However, North-India received a brief relief on the 29 and 30 December from the cold as predicted by the IMD. Temperatures over the Indo-Gangetic plains are expected to settle at 7°C.
With only a short respite, North India will greet 2023 much the same as the end of 2022--with a biting chill. From 1 January 2023, a new cold wave is predicted to begin.
While we might feel that this winter is colder given the colwaves, experts say this will be a relatively warmer winter with spurts of chilling cold waves.
But what is a cold wave? A region is considered to experience cold wave conditions when the temperature persists at below 4°C or is more than 4.5°C below normal according to the Indian Meteorological Department (IMD).
Contrary to common perception, global warming doesn't mean we will see more and more heat waves and cold waves would reduce. Global warming induced climate change means we are moving towards a world of extremes. We will see more of all extreme weather events and the same goes for cold waves too.

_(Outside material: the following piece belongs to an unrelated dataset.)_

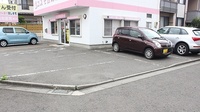 コスモ調剤薬局　泉店の駐車場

Cold Wave: Brought To You by Climate Change
North and North-East India have been experiencing a warmer than usual winter them during the period of December-February according to the predictions released by the Indian Meteorological Department (IMD).
Meanwhile in an odd switch, South and Central India are experiencing a surprising temperature drop this season.

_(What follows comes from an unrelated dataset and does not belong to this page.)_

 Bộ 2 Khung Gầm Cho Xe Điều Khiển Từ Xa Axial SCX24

The warmer than usual winter conditions alongside the currently ongoing bitterly cold temperatures have been caused due to the affects of climate change on various atmospheric phenomenon such as La Nina, Western Disturbances and the cold wave.

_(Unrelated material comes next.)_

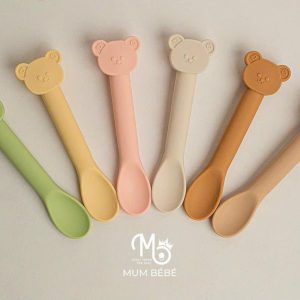 Thìa gấu Mum bebé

La Nina is an atmospheric and oceanic phenomenon that takes place over the pacific ocean. During La Nina, the surface temperatures across the eastern equatorial and central pacific ocean are much lower.
The La Nina conditions usually bring a colder and wetter-than-normal winter.
However due to climate change, this year that won't be the case with a colder-than-normal winter for the south and a warmer-than-normal for northwest and northeast India.
What Can We Expect?
Cold day conditions are when the daytime temperature drop below 10°C or is more than 4.5°C below normal as declared by the IMD.
The temperatures in Punjab, Haryana, northern Rajasthan, Chandigarh and Delhi are expected to remain somewhere between 0 and 4°C in the same span of days.
Alongside the bitter cold, these regions are likely to experience a drop in visibility in the coming days. A dense fog is expected to blanket North-India starting 1 January.
Also due to Western Disturbance, Punjab is expected to see rainfall sometime in the upcoming days.